◆ DOCUMENT SEGMENT
‘Virtual Searches’ by Christopher Slobogin
Christopher Slobogin of Vanderbilt Law School has authored Virtual Searches, Regulating the Covert World of Technological Policing, a book analyzing how the police have utilized technology and how this could be regulated.
From the book’s description:
A close look at innovations in policing and the law that should govern them
A host of technologies—among them digital cameras, drones, facial recognition devices, night-vision binoculars, automated license plate readers, GPS, geofencing, DNA matching, datamining, and artificial intelligence—have enabled police to carry out much of their work without leaving the office or squad car, in ways that do not easily fit the traditional physical search and seizure model envisioned by the framers of the Constitution. Virtual Searches develops a useful typology for sorting through this bewildering array of old, new, and soon-to-arrive policing techniques. It then lays out a framework for regulating their use that expands the Fourth Amendment’s privacy protections without blindly imposing its warrant requirement, and that prioritizes democratic over judicial policymaking.

◆ DATASET
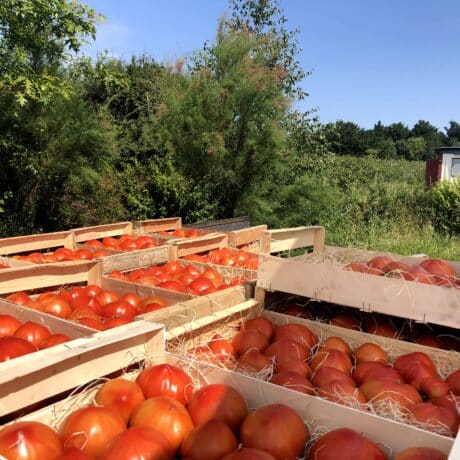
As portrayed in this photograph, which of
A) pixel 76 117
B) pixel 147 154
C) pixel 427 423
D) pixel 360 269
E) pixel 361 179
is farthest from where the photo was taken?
pixel 361 179

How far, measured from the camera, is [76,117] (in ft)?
26.6

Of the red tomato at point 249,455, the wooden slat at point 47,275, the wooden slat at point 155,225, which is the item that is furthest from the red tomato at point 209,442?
the wooden slat at point 155,225

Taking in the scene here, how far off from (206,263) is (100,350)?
2726 millimetres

◆ EXERCISE REQUIREMENTS
Please continue the post about Christopher Slobogin's book Virtual Searches, picking up after its last sentence.

◆ OUTPUT BELOW
The coherent regulatory regime developed in Virtual Searches ensures that police are held accountable for their use of technology without denying them the increased efficiency it provides in their efforts to protect the public. Whether policing agencies are pursuing an identified suspect, constructing profiles of likely perpetrators, trying to find matches with crime scene evidence, collecting data to help with these tasks, or using private companies to do so, Virtual Searches provides a template for ensuring their actions are constitutionally legitimate and responsive to the polity.
Slobogin served as Associate Reporter for Principles of the Law, Policing, completed at the 2022 Annual Meeting. He recently appeared in an episode of The Lawfare Podcast to discuss his book.